Anna shook her head, still smiling. Erna leaned closer to Anna’s face. “Son of a bitch!” she bawled. She pulled back, then leaned in again. “Get out of that goddamn hole, you feebleminded cunt!” The smile disappeared from Anna’s lips. She whimpered.

 

Armand came closer to Erna and touched her arm. She brushed his hand away as a horse gets rid of a fly. Leaning as close as she could to her friend without losing her balance, she roared, “Motherfucker! You listen to me, Münster.” Anna lifted her head. “You lazy piss-ant! Good-for-nothing piece of shit! You whore—”

 

“Erna!” Anna pushed herself up on one arm, offended that her repose was being disturbed by this sudden change in ambience. What had gotten into her friend?

 

“I could give a sheep’s asshole,” her friend interrupted her. “Right now it is colder than a witch’s tit, and we have a motherfucking mountain to climb, and I will shit on my own parents’ graves if I’m going to watch you lie there in the snow like some old drunk.”

 

“Erna, stop it,” Anna murmured, struggling to sit. She had to make Erna stop. What was wrong with her?

 

Erna ignored her. “I will spit on my own grandmother.
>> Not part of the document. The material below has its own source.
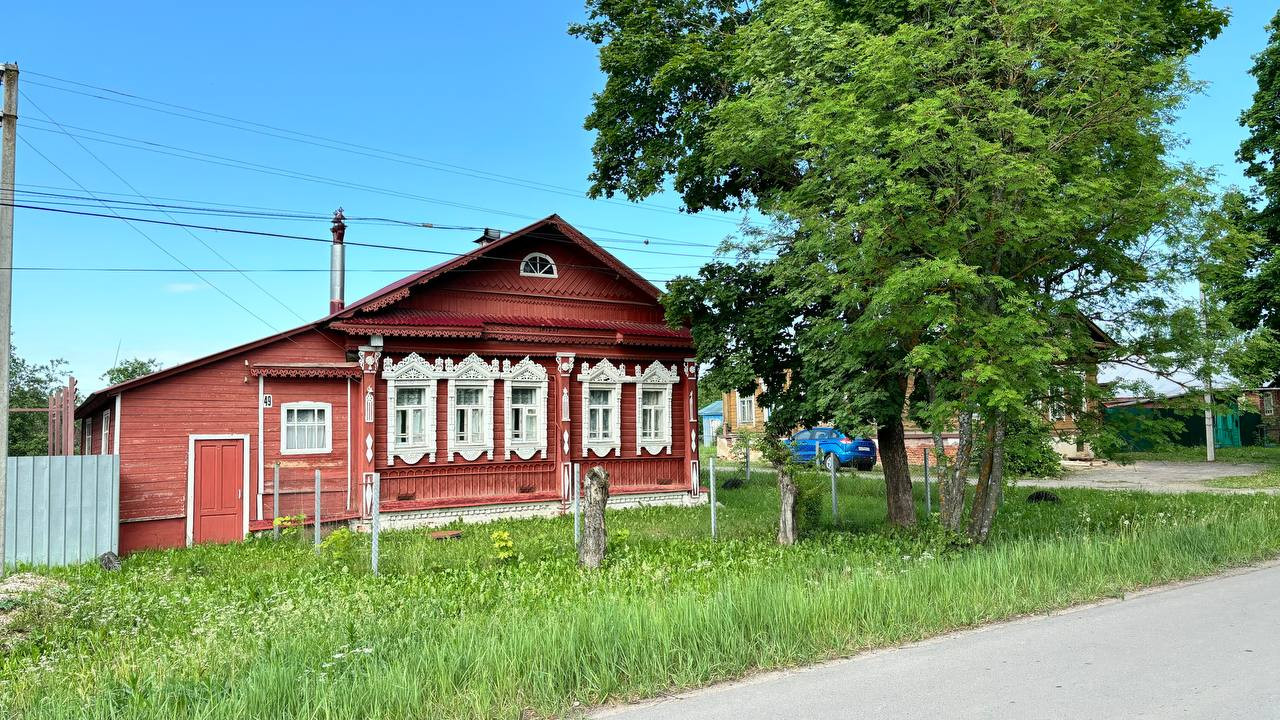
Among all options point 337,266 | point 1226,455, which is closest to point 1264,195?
point 1226,455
I would spit on your grandmother, if she weren’t too busy—” Clumsily, suddenly shivering, Anna got to her feet, and Erna grabbed her arm.

 

Armand choked up with relief. He rushed over to her.

 

“Let me go,” Anna said to Erna. “What’s gotten into you?”

 

“Get moving,” Erna urged.

 

Anna obeyed. It was hard. She couldn’t go very fast. She felt aged and tired.

 

“Keep moving,” Erna commanded, walking with her, pushing a little, brushing the snow off her briskly.

 

Anna stopped and looked around her, disoriented. “What happened?”

 

“You fell. You had to get up on your own. Now keep moving.”

 

“It was so comfortable,” Anna reflected, brushing a snowflake off her cheek. “I couldn’t imagine how it could be so comfortable, lying in that position.”

 

“Keep moving,” Erna repeated. “Don’t stop. Stomp your feet, and rub your hands together. You could have died.”

 

Anna looked back at where she had been lying and down at her bag in the snow. The awful realization flooded into her faster and heavier than the cold. She was overcome with remorse. “I’m sorry.” She felt two sharp stings on her cheek.

 

“Don’t cry. It’ll leave marks on your face.” Erna reached out and gave Anna’s arms a last rub. “Let’s just keep moving. It’s almost dark.”

 

Armand moved closer to the two women. He brushed snowflakes from Anna’s hair. “I’ll take your bag,” he offered. They started moving again.

 

“Where did you learn to curse like that?” Anna asked.

 

“Taxis. Viennese taxi drivers have the foulest mouths in the world.”

 

They walked in silence, five minutes, ten, twenty. The snow accumulated under the darkening trees, their feet speaking to themselves in the silent language of snow steps.